Applications to scan product barcodes and learn their composition are on the rise. Are they related?
These smartphone apps have changed the situation, they have contributed to a kind of empowerment of consumers over the contents of their plates, and sharpened their critical thinking. However, the scientific validity of some is variable. Yucca, for example, integrates process and pesticide dimensions by calculating a weighted overall score, which is premature. We prefer to recommend the Openfoodfact app, which is more factual.
“The Nutri-Score, Help for “Informed” Choice
Nutri-Score is a food labeling system developed by Mathilde Tuvier’s laboratory. It makes it possible to assess the nutritional profile of food, in the A to E category, taking into account its calorie intake, sugar, salt and saturated fat, fiber and protein content. Experts request its generalization, at a time when it is used only in seven European countries and on a non-mandatory basis.
In terms of public health, what are the implications of Nutri-Score?
A hindsight of several years is still necessary but more than a hundred studies already show that consumers of products classified well by the Nutri-Score have a lower risk of developing certain chronic diseases.
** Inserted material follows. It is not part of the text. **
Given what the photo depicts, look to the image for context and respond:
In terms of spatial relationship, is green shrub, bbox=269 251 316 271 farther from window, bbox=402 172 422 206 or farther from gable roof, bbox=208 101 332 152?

We also demonstrated that this system had a positive impact on the nutritional quality of shopping baskets. Finally, we see that Nutri-Score marketing is starting to become a contention, as sales of some poorly rated products are declining while sales of better rated foods are increasing.
In its calculation, Nutri-Score does not take into account the presence of additives or the degree of processing, why?
It integrates nutrients for which a strong level of evidence has been recognized over the years in terms of health effects. The science regarding the process and the effect of certain additives is more recent but progress is being made. We hope to be able to refine Nutri-Score in the future with this new information. Already, the revised algorithm this year now includes a penalty for drinks containing sweeteners (aspartame, for example). Additionally, we propose adding a black frame to the Nutri-Score on ultra-processed products. But it won’t happen immediately, as studies are needed and lobbies and economic interests are counterbalancing…
Some criticize the Nutri-Score for putting foods with nutritional benefits on the same rating scale, such as olive oil or cheese and chips…
Nutri-Score aims to help the consumer make “informed” choices to balance their plate; It is not designed to compare non-substitute products. More generally, we must be wary of opponents, some hiding businessmen with financial interests that do not always go in the direction of public health.